【翻译】ZooKeeper: 一个分布式应用的分布协同服务

ZooKeeper is a distributed, open-source coordination service for distributed applications. It exposes a simple set of primitives that distributed applications can build upon to implement higher level services for synchronization, configuration maintenance, and groups and naming. It is designed to be easy to program to, and uses a data model styled after the familiar directory tree structure of file systems. It runs in Java and has bindings for both Java and C.

ZooKeeper是一个为分布式应用设计的分布式的,开源的协同服务。它为分布式应用提供了一系列原语,用以实现高层的服务同步,配置维护,分组和命名。它易于编程,其数据模型是我们熟悉的文件系统目录树结构。它在Java上运行,并且有Java和C两种binding库。

Coordination services are notoriously hard to get right. They are especially prone to errors such as race conditions and deadlock. The motivation behind ZooKeeper is to relieve distributed applications the responsibility of implementing coordination services from scratch.

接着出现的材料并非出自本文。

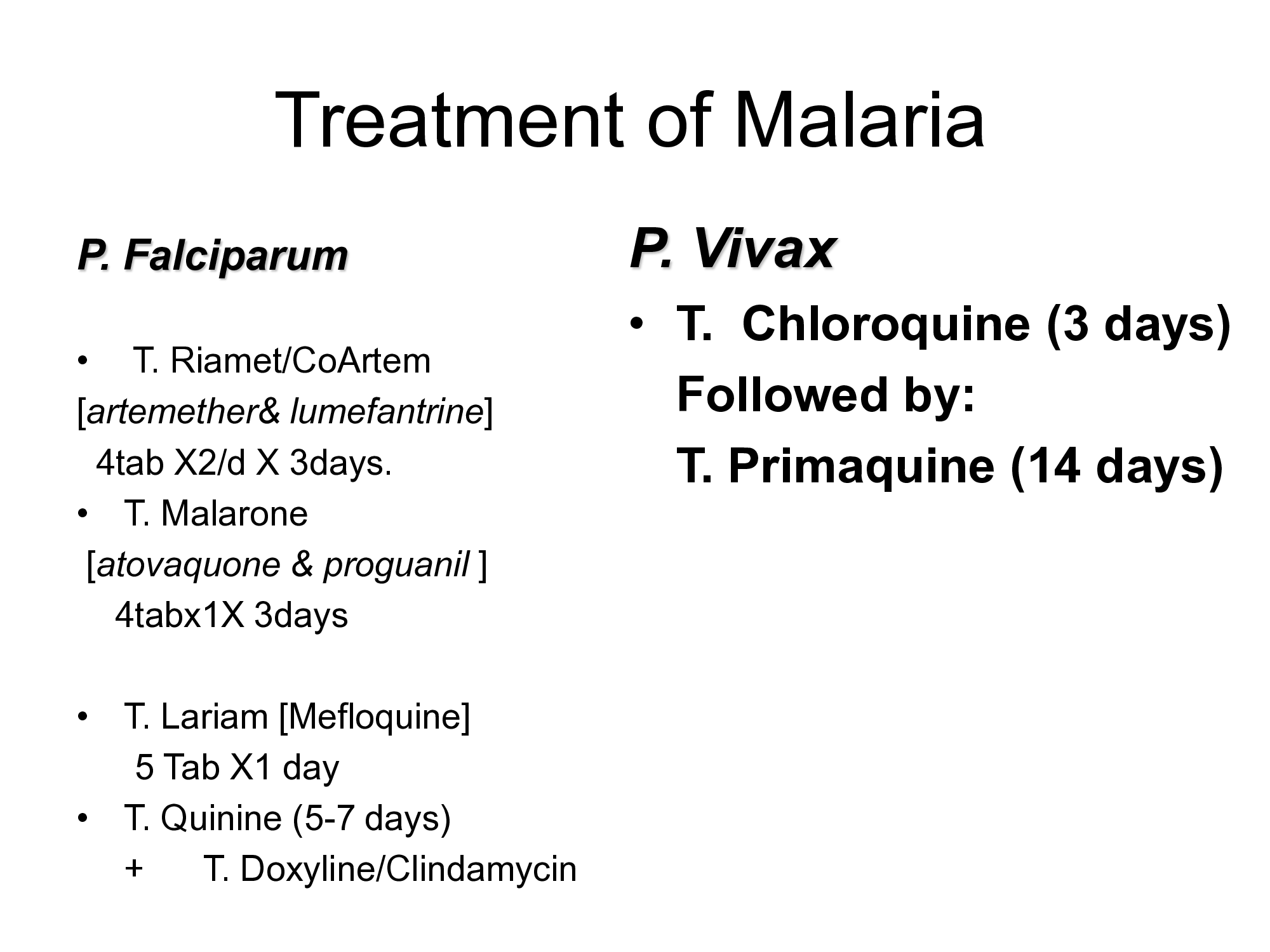 Treatment of Malaria

P. Falciparum

• T. Riamet/CoArtem [artemether& lumefantrine] 4tab X2/d X 3days.
• T. Malarone [atovaquone & proguanil ] 4tabx1X 3days

• T. Lariam [Mefloquine] 5 Tab X1 day
• T. Quinine (5-7 days) + T. Doxyline/Clindamycin

P. Vivax

• T. Chloroquine (3 days)
Followed by:
T. Primaquine (14 days)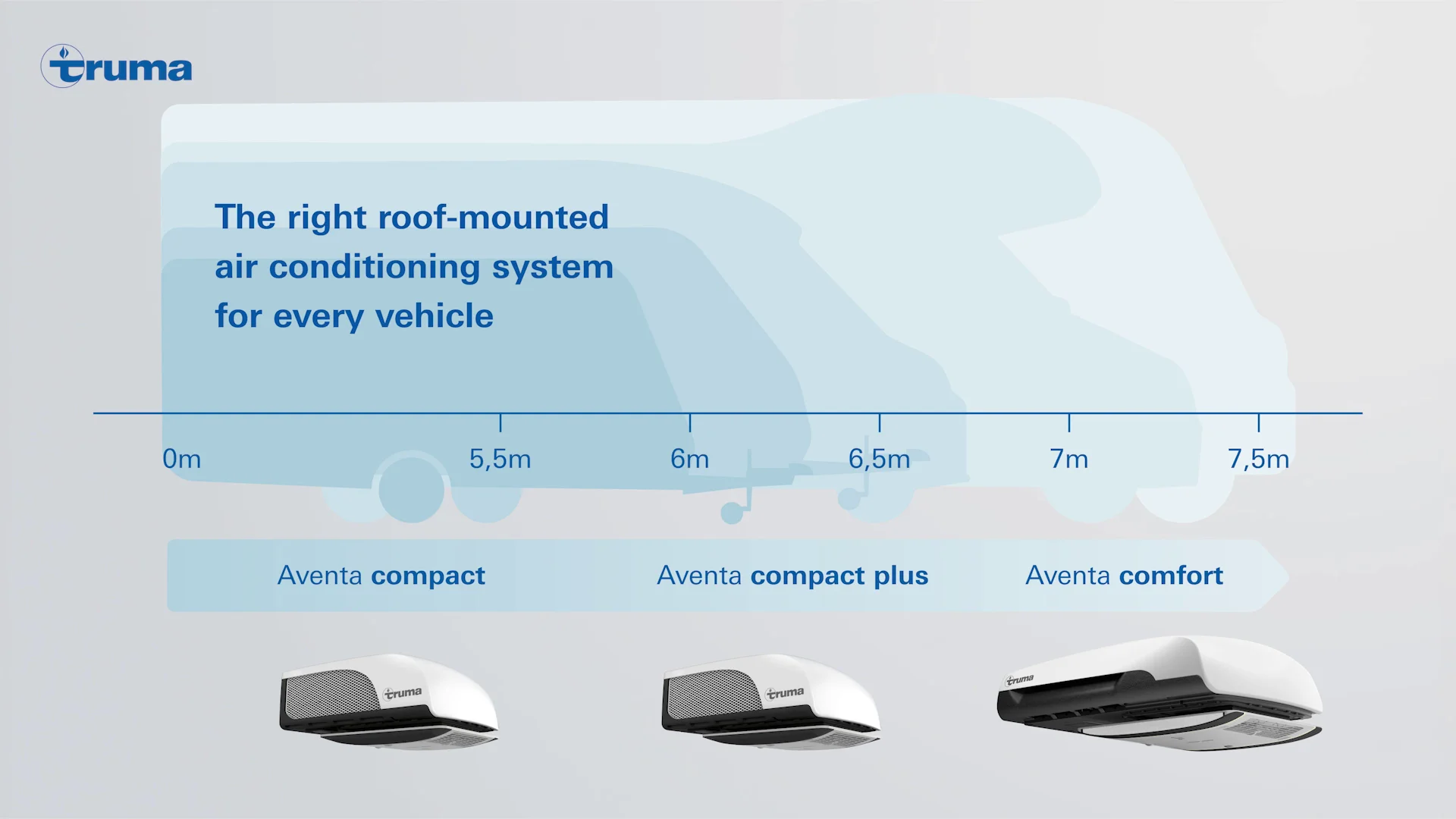 truma

The right roof-mounted air conditioning system for every vehicle

0m
5,5m
6m
6,5m
7m
7,5m

Aventa compact
Aventa compact plus
Aventa comfort

truma
truma
truma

协同服务是臭名昭著的难写。它们总是会遇到各种各样的线程竞争和死锁。ZooKeeper背后的动机就在于让具体的分布式应用程序不再需要自己来实现繁琐的同步服务。

Design Goals

ZooKeeper is simple. ZooKeeper allows distributed processes to coordinate with each other through a shared hierarchical namespace which is organized similarly to a standard file system. The namespace consists of data registers - called znodes, in ZooKeeper parlance - and these are similar to files and directories. Unlike a typical file system, which is designed for storage, ZooKeeper data is kept in-memory, which means ZooKeeper can achieve high throughput and low latency numbers.

设计目标

ZooKeeper很简洁。ZooKeeper允许分布式应用彼此之间通过共享的层级名字空间来通信。名字空间由znode组成,znode在名字空间里就如同文件和目录在文件系统里。但是和一般的文件系统不同的是,ZooKeeper的数据时保持在内存里的,而非硬盘上,因此ZooKeeper可以获得更高的吞度量和低延迟。

The ZooKeeper implementation puts a premium on high performance, highly available, strictly ordered access. The performance aspects of ZooKeeper means it can be used in large, distributed systems. The reliability aspects keep it from being a single point of failure. The strict ordering means that sophisticated synchronization primitives can be implemented at the client.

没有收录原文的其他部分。